- What to do:
Copy the records from the line containing "a red scooter" through the line containing "Två personer, män, iklädda", inclusive, switching "scooter" to "bicycle" and leaving everything else untouched.

- Source information:
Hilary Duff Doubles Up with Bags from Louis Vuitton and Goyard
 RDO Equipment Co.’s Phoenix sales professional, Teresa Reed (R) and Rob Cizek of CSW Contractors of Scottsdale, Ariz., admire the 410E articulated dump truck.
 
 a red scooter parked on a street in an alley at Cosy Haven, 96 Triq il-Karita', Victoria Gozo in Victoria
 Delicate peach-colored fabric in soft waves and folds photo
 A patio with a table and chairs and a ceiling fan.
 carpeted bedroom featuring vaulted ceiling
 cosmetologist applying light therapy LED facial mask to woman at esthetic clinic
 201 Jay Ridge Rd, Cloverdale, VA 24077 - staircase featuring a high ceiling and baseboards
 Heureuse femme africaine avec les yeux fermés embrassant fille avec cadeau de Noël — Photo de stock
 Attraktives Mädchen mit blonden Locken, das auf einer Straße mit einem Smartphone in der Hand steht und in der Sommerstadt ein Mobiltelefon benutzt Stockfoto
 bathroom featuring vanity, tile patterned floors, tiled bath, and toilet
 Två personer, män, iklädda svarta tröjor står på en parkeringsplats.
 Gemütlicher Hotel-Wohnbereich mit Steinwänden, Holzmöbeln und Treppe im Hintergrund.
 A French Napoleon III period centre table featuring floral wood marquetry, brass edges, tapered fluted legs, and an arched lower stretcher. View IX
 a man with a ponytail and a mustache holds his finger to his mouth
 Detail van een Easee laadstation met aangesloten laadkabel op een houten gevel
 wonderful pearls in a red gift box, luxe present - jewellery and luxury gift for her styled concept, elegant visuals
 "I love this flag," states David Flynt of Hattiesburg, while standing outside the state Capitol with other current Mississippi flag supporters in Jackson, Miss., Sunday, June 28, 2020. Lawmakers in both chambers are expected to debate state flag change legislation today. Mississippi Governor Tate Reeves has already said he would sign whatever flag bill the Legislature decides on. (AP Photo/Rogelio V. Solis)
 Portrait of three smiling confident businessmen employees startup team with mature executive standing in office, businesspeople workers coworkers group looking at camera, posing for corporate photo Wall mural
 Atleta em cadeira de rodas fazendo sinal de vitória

- Answer to this task:
 a red bicycle parked on a street in an alley at Cosy Haven, 96 Triq il-Karita', Victoria Gozo in Victoria
 Delicate peach-colored fabric in soft waves and folds photo
 A patio with a table and chairs and a ceiling fan.
 carpeted bedroom featuring vaulted ceiling
 cosmetologist applying light therapy LED facial mask to woman at esthetic clinic
 201 Jay Ridge Rd, Cloverdale, VA 24077 - staircase featuring a high ceiling and baseboards
 Heureuse femme africaine avec les yeux fermés embrassant fille avec cadeau de Noël — Photo de stock
 Attraktives Mädchen mit blonden Locken, das auf einer Straße mit einem Smartphone in der Hand steht und in der Sommerstadt ein Mobiltelefon benutzt Stockfoto
 bathroom featuring vanity, tile patterned floors, tiled bath, and toilet
 Två personer, män, iklädda svarta tröjor står på en parkeringsplats.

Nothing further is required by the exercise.